Apart from the pictures, the listing is to be returned exactly.

▶

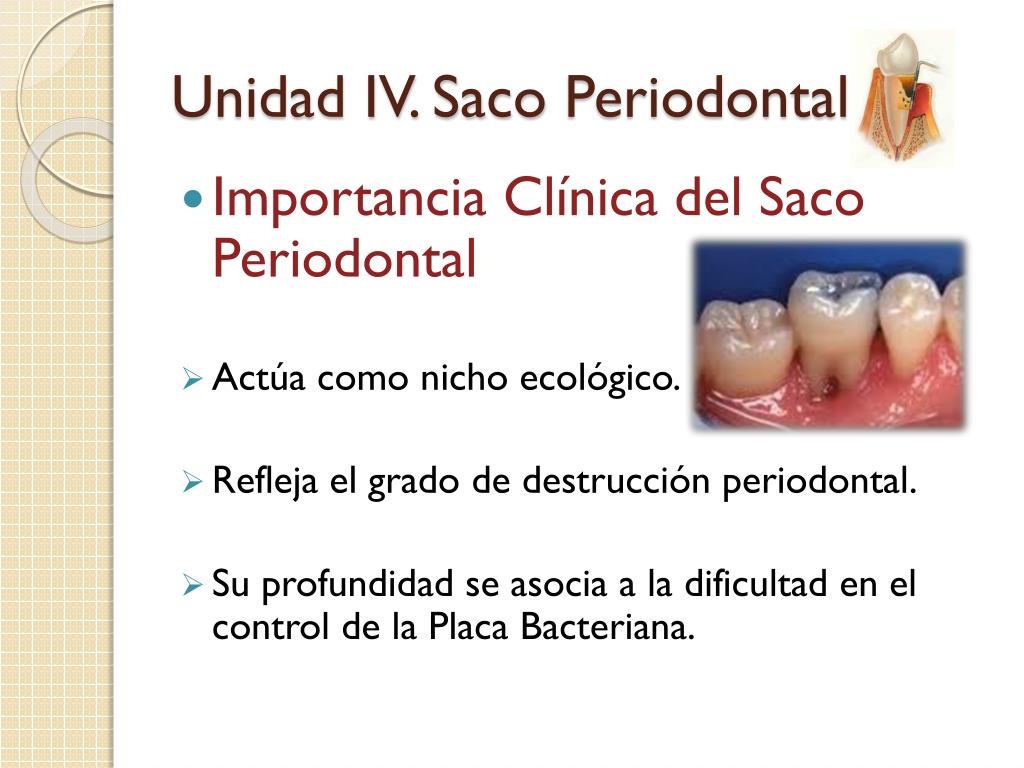 Unidad IV. Saco Periodontal

Importancia Clínica del Saco Periodontal

Actúa como nicho ecológico.

Refleja el grado de destrucción periodontal.

Su profundidad se asocia a la dificultad en el control de la Placa Bacteriana.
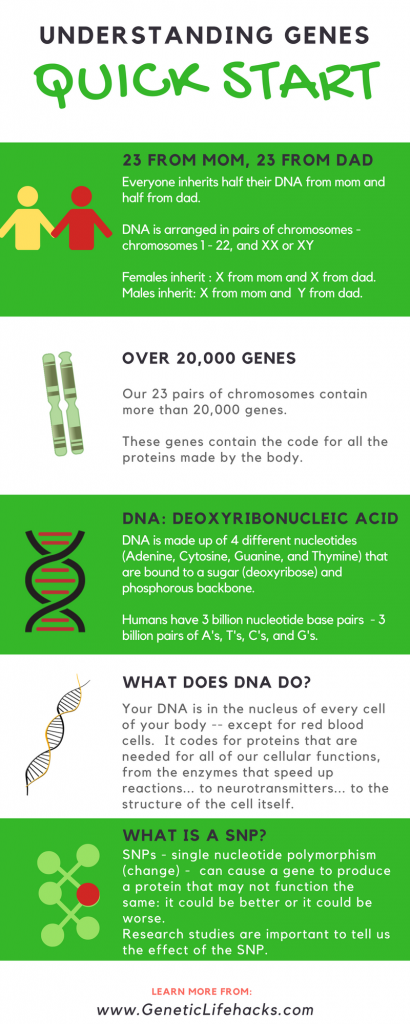 UNDERSTANDING GENES
QUICK START

23 FROM MOM, 23 FROM DAD

Everyone inherits half their DNA from mom and half from dad.

DNA is arranged in pairs of chromosomes - chromosomes 1 - 22, and XX or XY

Females inherit : X from mom and X from dad. Males inherit: X from mom and Y from dad.

OVER 20,000 GENES

Our 23 pairs of chromosomes contain more than 20,000 genes.

These genes contain the code for all the proteins made by the body.

DNA: DEOXYRIBONUCLEIC ACID

DNA is made up of 4 different nucleotides (Adenine, Cytosine, Guanine, and Thymine) that are bound to a sugar (deoxyribose) and phosphorous backbone.

Humans have 3 billion nucleotide base pairs - 3 billion pairs of A's, T's, C's, and G's.

WHAT DOES DNA DO?

Your DNA is in the nucleus of every cell of your body -- except for red blood cells. It codes for proteins that are needed for all of our cellular functions, from the enzymes that speed up reactions... to neurotransmitters... to the structure of the cell itself.

WHAT IS A SNP?

SNPs - single nucleotide polymorphism (change) - can cause a gene to produce a protein that may not function the same: it could be better or it could be worse.
Research studies are important to tell us the effect of the SNP.

LEARN MORE FROM:
www.GeneticLifehacks.com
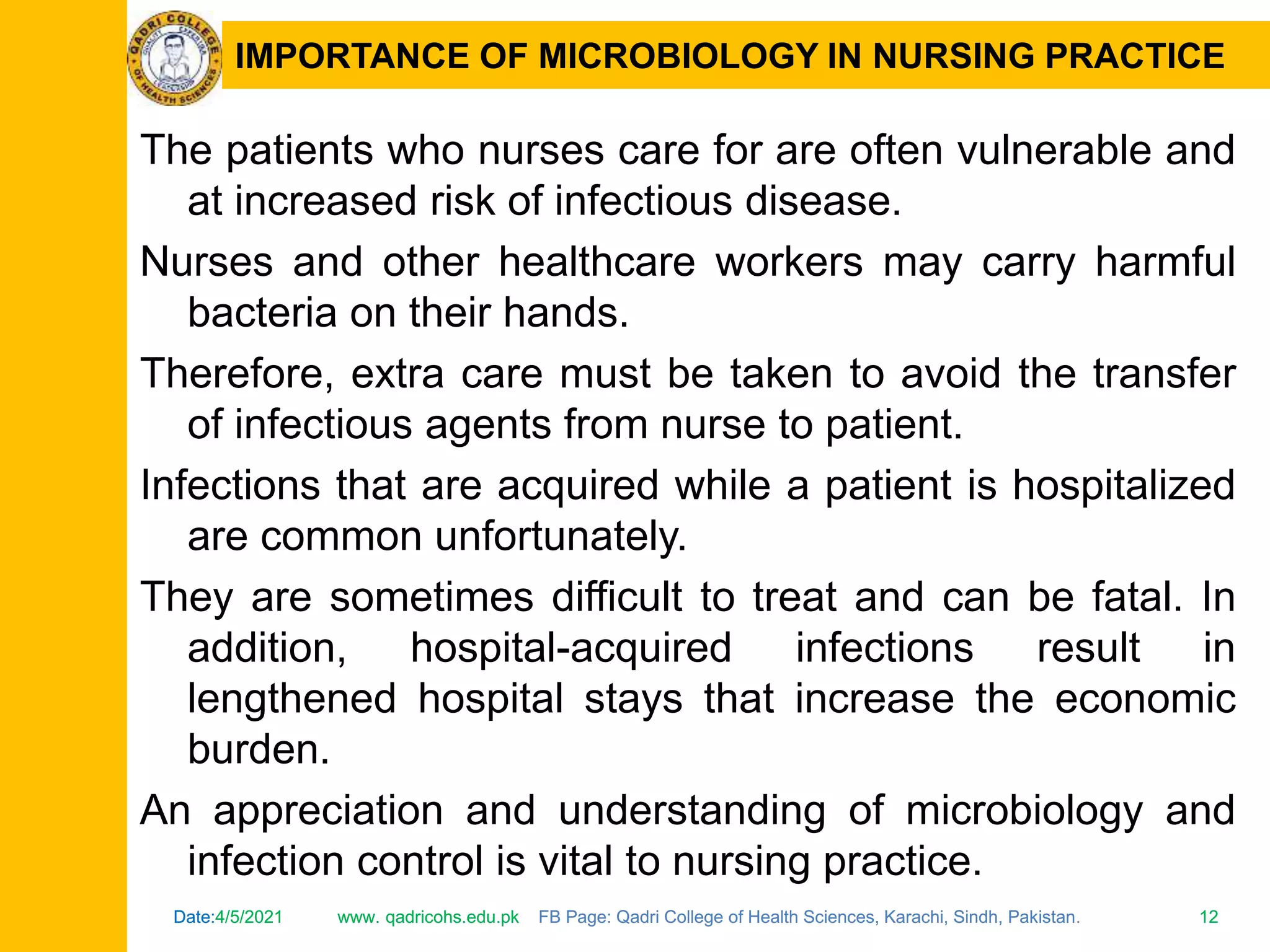 QADRI COLLEGE OF HEALTH SCIENCES

IMPORTANCE OF MICROBIOLOGY IN NURSING PRACTICE

The patients who nurses care for are often vulnerable and at increased risk of infectious disease.

Nurses and other healthcare workers may carry harmful bacteria on their hands.

Therefore, extra care must be taken to avoid the transfer of infectious agents from nurse to patient.

Infections that are acquired while a patient is hospitalized are common unfortunately.

They are sometimes difficult to treat and can be fatal. In addition, hospital-acquired infections result in lengthened hospital stays that increase the economic burden.

An appreciation and understanding of microbiology and infection control is vital to nursing practice.

Date:4/5/2021 www. qadricohs.edu.pk FB Page: Qadri College of Health Sciences, Karachi, Sindh, Pakistan. 12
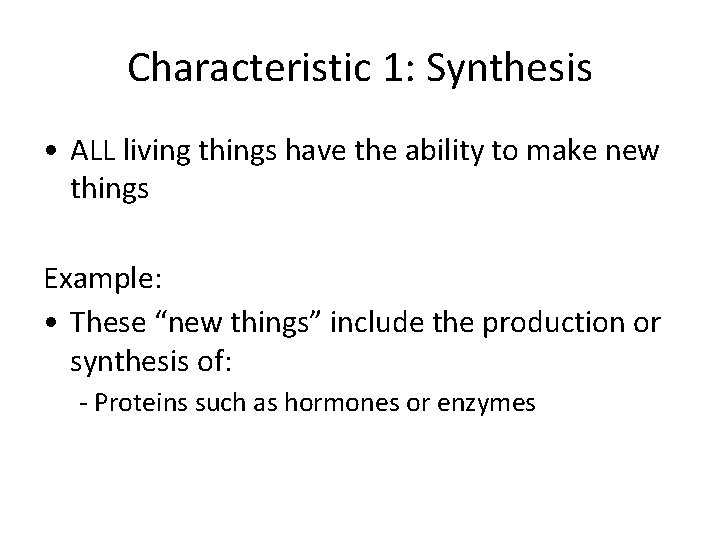 Characteristic 1: Synthesis

• ALL living things have the ability to make new things

Example:

• These “new things” include the production or synthesis of:

- Proteins such as hormones or enzymes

◀

→ Exercise solution:
 Unidad IV. Saco Periodontal

Importancia Clínica del Saco Periodontal

Actúa como nicho ecológico.

Refleja el grado de destrucción periodontal.

Su profundidad se asocia a la dificultad en el control de la Placa Bacteriana.
 UNDERSTANDING GENES
QUICK START

23 FROM MOM, 23 FROM DAD

Everyone inherits half their DNA from mom and half from dad.

DNA is arranged in pairs of chromosomes - chromosomes 1 - 22, and XX or XY

Females inherit : X from mom and X from dad. Males inherit: X from mom and Y from dad.

OVER 20,000 GENES

Our 23 pairs of chromosomes contain more than 20,000 genes.

These genes contain the code for all the proteins made by the body.

DNA: DEOXYRIBONUCLEIC ACID

DNA is made up of 4 different nucleotides (Adenine, Cytosine, Guanine, and Thymine) that are bound to a sugar (deoxyribose) and phosphorous backbone.

Humans have 3 billion nucleotide base pairs - 3 billion pairs of A's, T's, C's, and G's.

WHAT DOES DNA DO?

Your DNA is in the nucleus of every cell of your body -- except for red blood cells. It codes for proteins that are needed for all of our cellular functions, from the enzymes that speed up reactions... to neurotransmitters... to the structure of the cell itself.

WHAT IS A SNP?

SNPs - single nucleotide polymorphism (change) - can cause a gene to produce a protein that may not function the same: it could be better or it could be worse.
Research studies are important to tell us the effect of the SNP.

LEARN MORE FROM:
www.GeneticLifehacks.com
 QADRI COLLEGE OF HEALTH SCIENCES

IMPORTANCE OF MICROBIOLOGY IN NURSING PRACTICE

The patients who nurses care for are often vulnerable and at increased risk of infectious disease.

Nurses and other healthcare workers may carry harmful bacteria on their hands.

Therefore, extra care must be taken to avoid the transfer of infectious agents from nurse to patient.

Infections that are acquired while a patient is hospitalized are common unfortunately.

They are sometimes difficult to treat and can be fatal. In addition, hospital-acquired infections result in lengthened hospital stays that increase the economic burden.

An appreciation and understanding of microbiology and infection control is vital to nursing practice.

Date:4/5/2021 www. qadricohs.edu.pk FB Page: Qadri College of Health Sciences, Karachi, Sindh, Pakistan. 12
 Characteristic 1: Synthesis

• ALL living things have the ability to make new things

Example:

• These “new things” include the production or synthesis of:

- Proteins such as hormones or enzymes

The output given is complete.